Set problem: According to the footballer profile, which club did Li Tenglong play for in his youth career from 2007 to 2019?

Extract to read:
Li Tenglong

Personal information
- Full name: Li Tenglong (Chinese) Lê Thành Long (Vietnamese)
- Date of birth: 6 January 2001 (age 24)
- Place of birth: Moscow, Russia
- Height: 1.81 m (5 ft 11 in)
- Position(s): Midfielder

Youth career
- 2007–2019: CSKA Moscow
- 2019–2021: Granada

Senior career*
- Years: Team / Apps / (Gls)
- 2021–2022: Recreativo Granada / 0 / (0)
- 2022: → Cubillas (loan) / 8 / (0)
- 2023–2024: Henan FC / 4 / (0)

International career
- 2019: China U18
- 2018: China U19
- 2022: China U21

= Li Tenglong =

Russian-Chinese footballer (born 2001)

Li Tenglong (黎腾龙; born 6 January 2001) is a footballer who plays as a midfielder. Born in Russia, he is a youth international for China.

Extracted material:
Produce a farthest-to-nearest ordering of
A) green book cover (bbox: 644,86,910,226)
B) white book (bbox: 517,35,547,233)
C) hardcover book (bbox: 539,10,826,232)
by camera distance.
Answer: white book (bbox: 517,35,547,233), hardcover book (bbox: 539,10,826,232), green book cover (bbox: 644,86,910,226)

Solved exercise: CSKA Moscow